**About this task:** Output each entry that follows exactly. Images stay out.

● ● ● ●

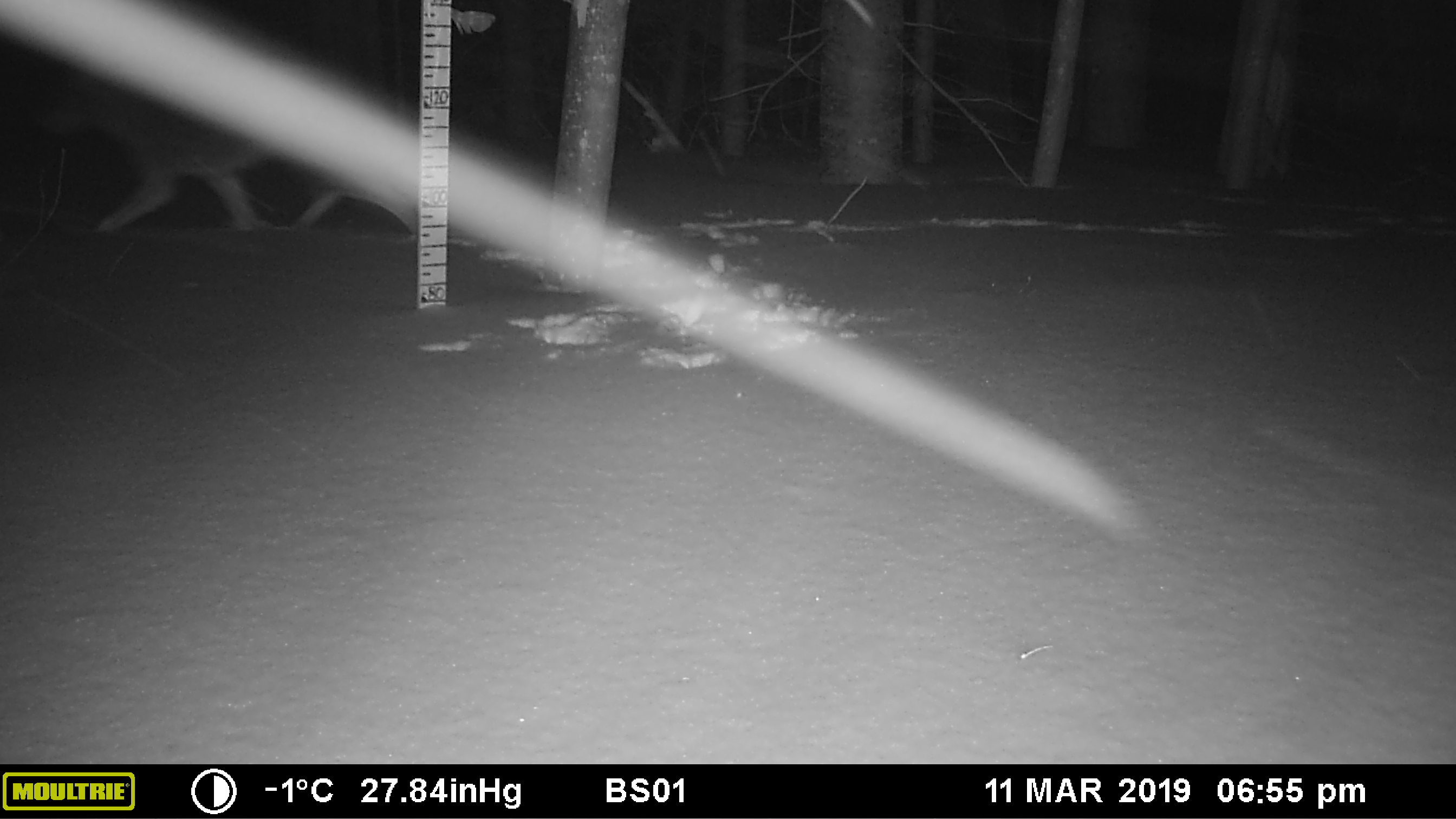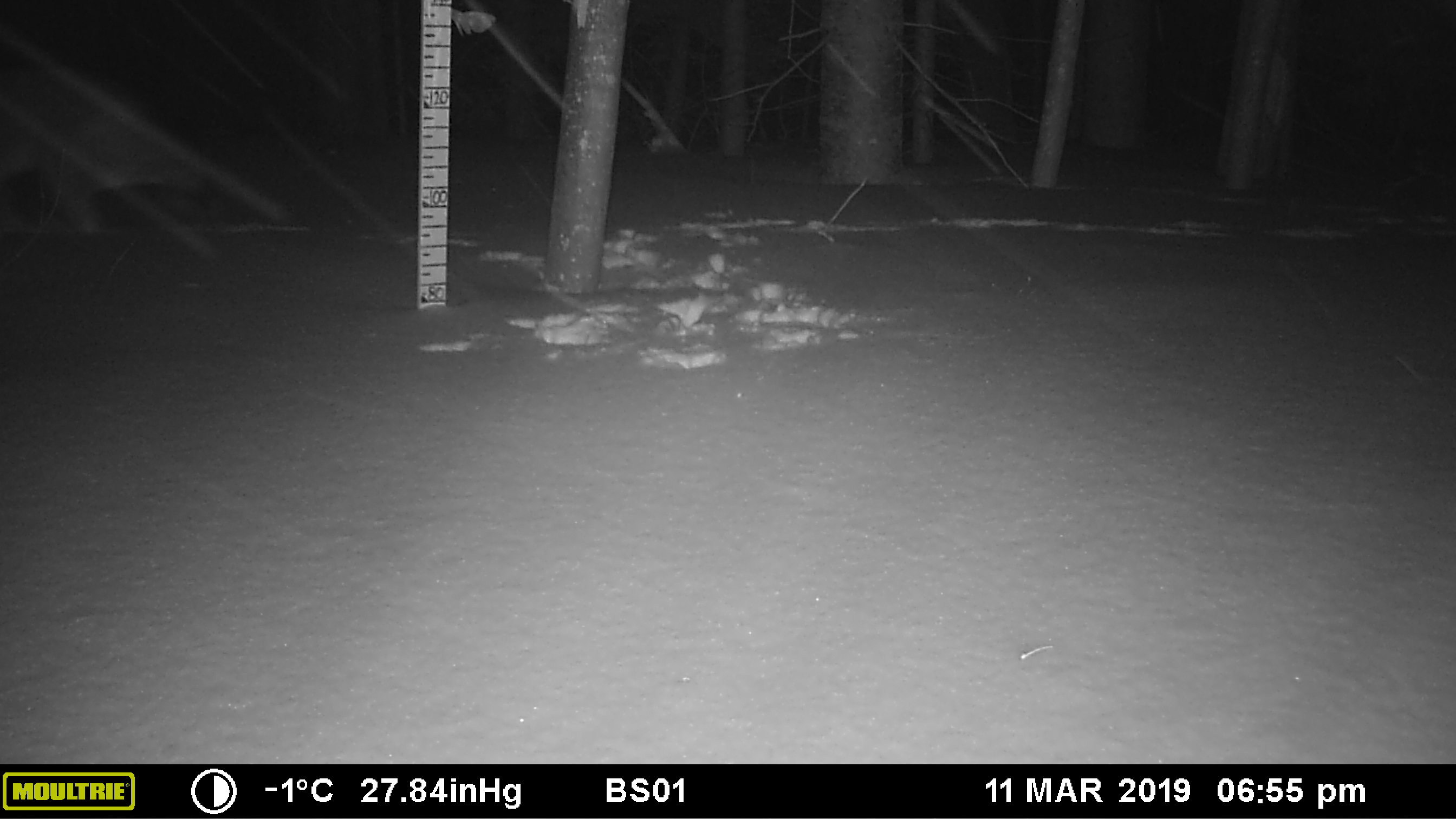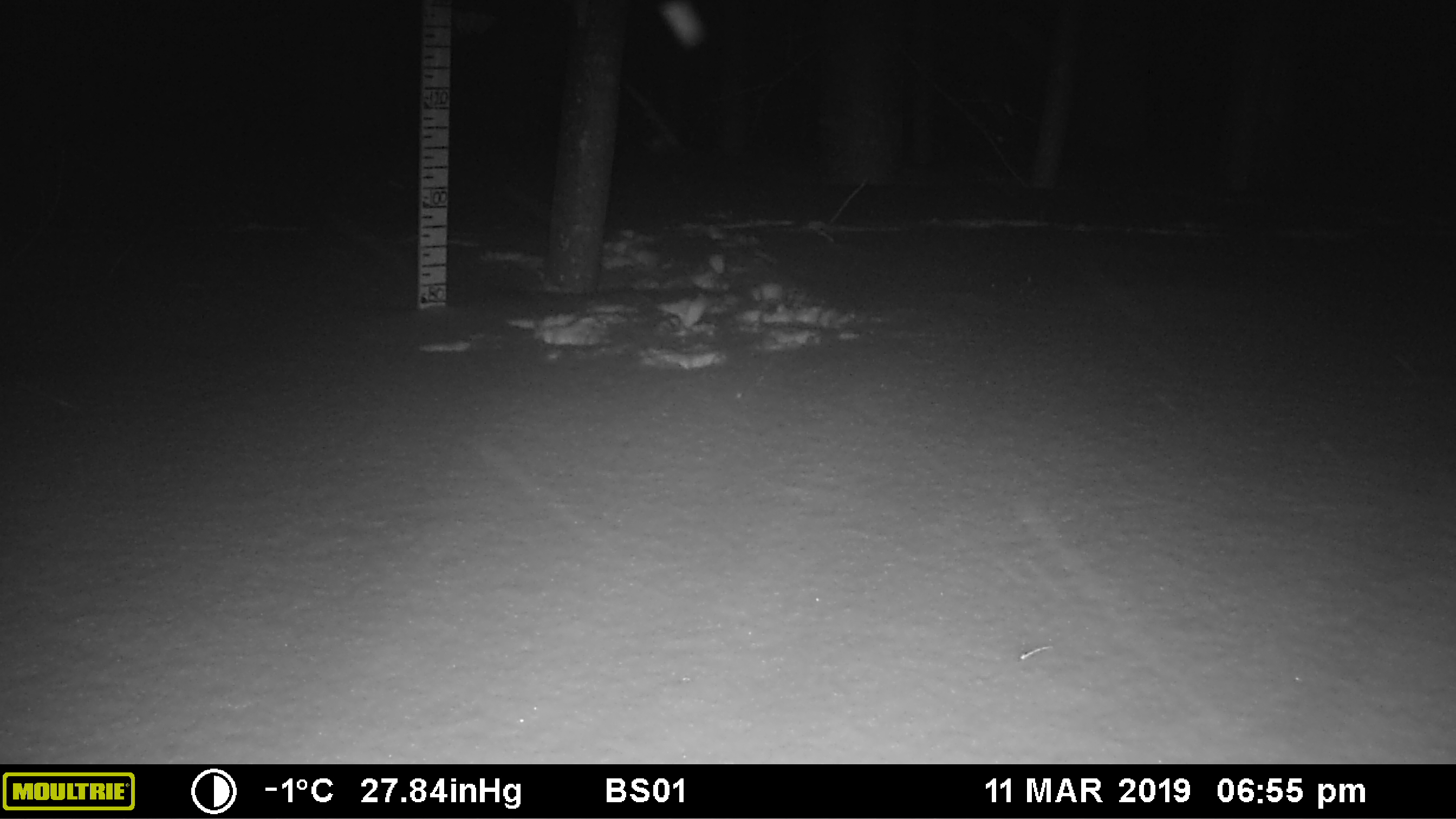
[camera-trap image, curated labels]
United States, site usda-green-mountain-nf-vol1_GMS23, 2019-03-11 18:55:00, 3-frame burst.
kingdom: Animalia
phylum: Chordata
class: Mammalia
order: Carnivora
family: Canidae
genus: Canis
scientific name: Canis latrans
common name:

● ● ● ●

**Written answer:**
[camera-trap image, curated labels]
United States, site usda-green-mountain-nf-vol1_GMS23, 2019-03-11 18:55:00, 3-frame burst.
kingdom: Animalia
phylum: Chordata
class: Mammalia
order: Carnivora
family: Canidae
genus: Canis
scientific name: Canis latrans
common name:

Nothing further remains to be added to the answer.